→ TASK OBJECTIVE:
Copy every item below word for word, reproducing only its text and leaving out the pictures.

→ DATA SECTION:
------------

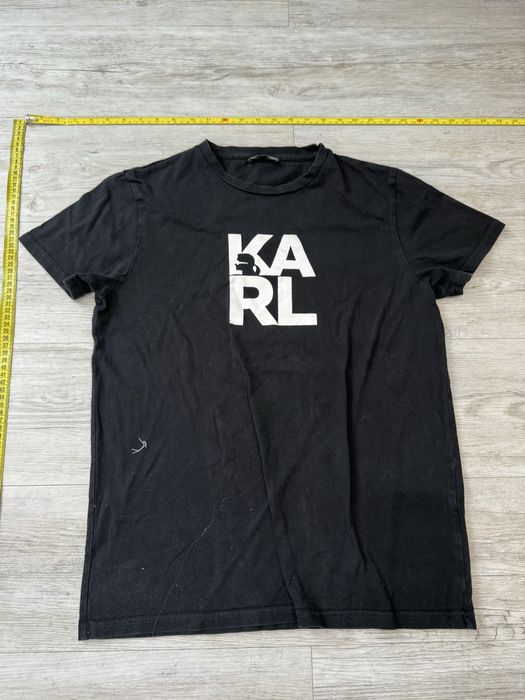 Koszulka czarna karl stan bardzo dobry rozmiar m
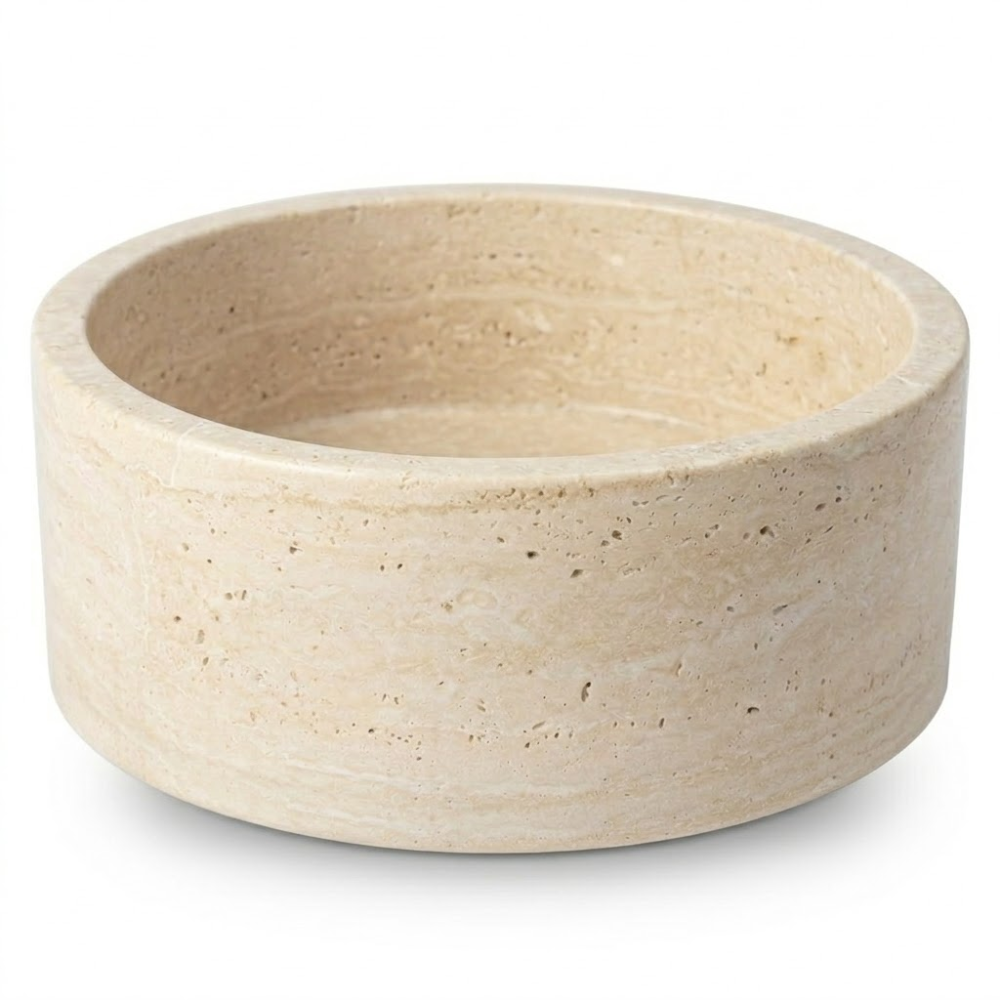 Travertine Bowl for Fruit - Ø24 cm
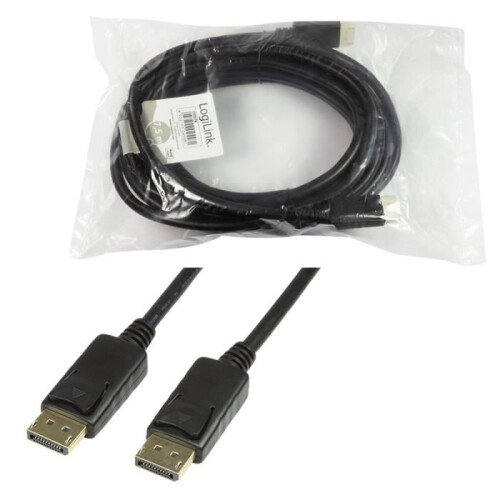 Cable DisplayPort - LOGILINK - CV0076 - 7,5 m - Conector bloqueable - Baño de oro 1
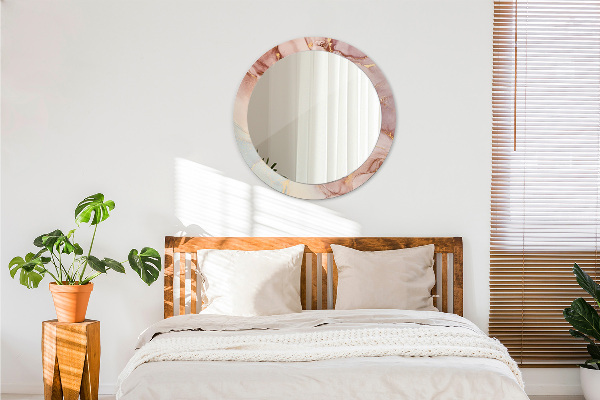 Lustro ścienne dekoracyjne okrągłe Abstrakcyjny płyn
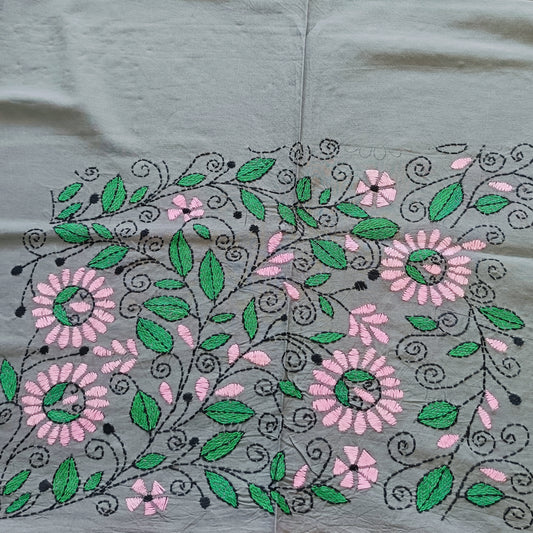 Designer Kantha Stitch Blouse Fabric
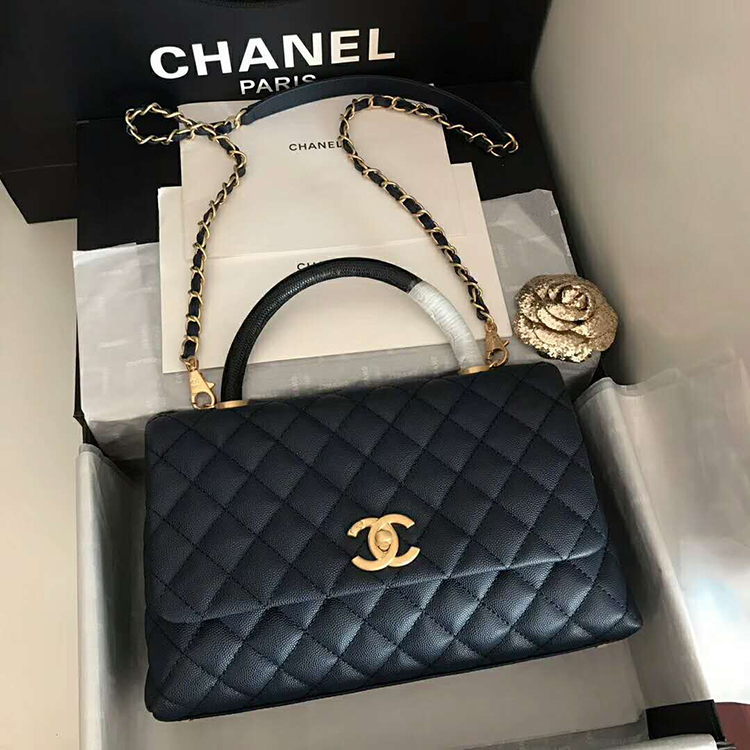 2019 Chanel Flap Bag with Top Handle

------------

→ RESPONSE TO THIS EXERCISE:
 Koszulka czarna karl stan bardzo dobry rozmiar m
 Travertine Bowl for Fruit - Ø24 cm
 Cable DisplayPort - LOGILINK - CV0076 - 7,5 m - Conector bloqueable - Baño de oro 1
 Lustro ścienne dekoracyjne okrągłe Abstrakcyjny płyn
 Designer Kantha Stitch Blouse Fabric
 2019 Chanel Flap Bag with Top Handle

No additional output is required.